The subject is a 59 year old woman who has not seen an immunologist yet. I was contacted about her and will be referring her for evaluation. I have no brilliant insight into possible mutations etc that would lead to fungal infection (if that is what it truly
 is) and look like this.  Does she have a longstanding subtle = immunodeficiency, some weird polymorphism of zap70 or other thing that could effect the CD8 and lead to increased fungal infection? Or what?

.

*      Abrupt onset in the Fall 2010: night sweats, fatigue, erythema nodosum, left clavicle and bilateral knee pain, elevated ESR (50 range)



*      Oct 2010 Abnormal Chest XRay followed by Chest CT revealed bilateral apical scaring, two large RUL masses (>3 cm in size) with visceral pleural involvement at onset, smaller/nodes in left lung.



*      Oct-Dec 2010  Multiple attempts at diagnosis included two CT guided lung biopsy, bronchoscopy, mediastinoscopy with lymph node biopsy.

*      Pathology: chronic lymphoplasmacytic inflammation with occasional necrotizing granulomata with focal collection of eosinophils *        (GMS and AFB stains negative, culture negative)

*      Bronchoalveolar lavage grew Aspergillus niger (? Contaminant)

*      Lung/lymph node biopsies did not show any fungi



*      December 2010 Right upper lobectomy planned but patient started on voriconazole pre-op (for Aspergillus "colonizer") and systemic symptoms resolved. However severe transaminitis precluded continued voriconazole therapy. Once liver function normalized
 itraconazole was started in 2/11. Ultimately lung lesions reduced to less than 1.5 cm in size.  Presumptive diagnosis: granulomatous, fungal lung disease

*      Extensive ID evaluation negative for organism

*      February 2011 to May 2013 On itraconazole -symptoms controlled well.  ESR 15 range, CRP <0.3. Stopped itraconazole after more than 2 years of therapy.



*      June-July, 2013 Within 2 months of stopping itraconazole, developed tenosynovitis of wrist and ankle, elevated ESR to 50 range and CRP to 1.8-2.

*      August 2013 Started fluconazole 8/for presumptive chronic fungal infection (coccidiodomycosis).  Continued symptoms and elevation of ESR and CRP despite changing to itraconazole in February 2014.  Developed recurrence of night sweats, fatigue, E nodosum. 
 Wrist synovial biopsy showed plasma cells/lymphocytes.



*      June 2014 Recent evaluation included immunoglobulins and lymphocytes:

*      Immunoglobulins were all in normal range -IgE 25 IU/mL, IgM low normal 46 (44-277) IgG and IgA mid normal range

*      B cells normal

*      T cells: CD8 lymphopenia

*      absolute CD8 was 98  (lab normal 255-1090)

*      absolute CD3 was 506 (lab normal 841-2402)

*

OTHER:

White cells and all the routine tests in this regard normal even during her illness except the liver damage from Vorconazole, did not spike white cells or neutrophils at any time

ANA RF, cANCA, Myeloperoxidase Ab, Proteinase 3 Ab, ACE, Cyclic citrulin  ALL NORMAL/NEG

NEGATIVE  HIV, MTB quantiferon gold neg X 2,  Cocci (IGA and IGM, CF and TP), HepBs, HepC neg, Cryptococcal, Blasto & Histo serology, Aspergillus ab "neg" (I'm not sure exactly what test was done, ppt, Elisa or what)

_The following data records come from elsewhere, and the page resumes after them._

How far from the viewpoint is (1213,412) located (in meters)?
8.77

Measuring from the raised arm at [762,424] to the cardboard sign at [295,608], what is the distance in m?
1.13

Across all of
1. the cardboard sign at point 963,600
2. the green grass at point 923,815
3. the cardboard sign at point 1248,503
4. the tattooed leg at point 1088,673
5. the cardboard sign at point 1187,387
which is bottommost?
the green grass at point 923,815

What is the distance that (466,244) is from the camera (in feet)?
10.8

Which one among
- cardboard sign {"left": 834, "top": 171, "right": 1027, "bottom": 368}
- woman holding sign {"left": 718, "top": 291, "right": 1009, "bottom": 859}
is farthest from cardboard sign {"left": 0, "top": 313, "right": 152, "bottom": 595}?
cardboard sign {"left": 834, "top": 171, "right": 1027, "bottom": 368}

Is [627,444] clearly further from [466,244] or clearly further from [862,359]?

*      On reflection, patient recalls recurrent history of pneumonia/bronchitis starting age 2-3 and continuing into teen years.  At that time (in the late 1950's) she received monthly shots of immunoglobulin for about 10 years.  There was no unusual infection
 history during her adult life until 2010.